PERSONS COVERED BY THIS POLICY

This Policy is applicable to all members of our Board and director nominees, each of our executive officers and any person the Company knows to own an interest in the voting power of the Company that gives them significant influence over the Company (each, a “significant stockholder”). Any direct or indirect beneficial owner of more than 5% of any class of the Company’s voting securities is deemed to be a significant stockholder.

APPROVAL AUTHORITY

Our “Approval Authority” will be our Audit Committee. In a situation where a member of our Audit Committee is a Related Party in the proposed transaction, the other members of the Audit Committee or, if requested by the Audit Committee, our Board will be the Approval Authority.

WHO IS A RELATED PARTY?

You are a Related Party if you are:

1.             a person who is, or at any time since the beginning of our last fiscal year was, a director or executive officer of the Company or a nominee to become a director;

2.             a significant stockholder;

3.             an immediate family member of a director, director nominee, executive officer or significant stockholder. This includes a person’s spouse, parents, children, siblings, mothers and fathers-in-law, sons and daughters-in-law, brothers and sisters-in-law, and anyone (other than domestic employees or tenant) who share such person’s home; or

4.            entities controlled by a director, director nominee, executive officer or significant stockholder or in which a director, director nominee, executive officer or significant stockholder has a greater than 10% beneficial interest.

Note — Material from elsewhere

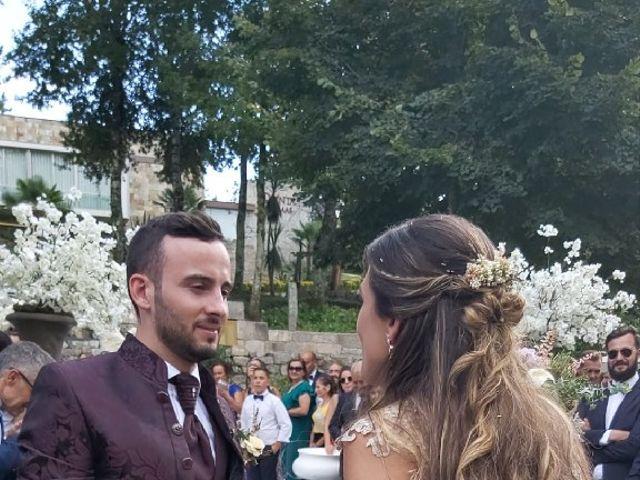 O casamento de Tiago e Joana em Fafe, Fafe 6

WHAT TYPES OF TRANSACTIONS ARE COVERED BY THIS POLICY?

Any transaction, arrangement or relationship (including any indebtedness or guarantee of indebtedness, or any series of similar transactions, arrangements or relationships) that:

1.             the Company or any of its subsidiaries is or will be a participant;

2.             any Related Party has or will have a direct or indirect material interest; and

3.             the aggregate amount involved will or may be expected to exceed $120,000 in any fiscal year (or the reduced threshold based on Smaller Reporting Company status, if applicable).

Any transaction that meets the above criteria is referred to as a “Related Party Transaction.”

IDENTIFYING RELATED PARTIES

We have established a process to identify any Related Party to assist us in enforcing this Policy.

Directors and Executive Officers

Our finance team or compliance or legal department will collect, at least annually, the following information from each of our directors and executive officers (typically in the annual Directors’ and Officers’ Questionnaire):

1.             A list of all entities in which they serve as a director or executive officer, or in which they have 10% or greater beneficial ownership interest.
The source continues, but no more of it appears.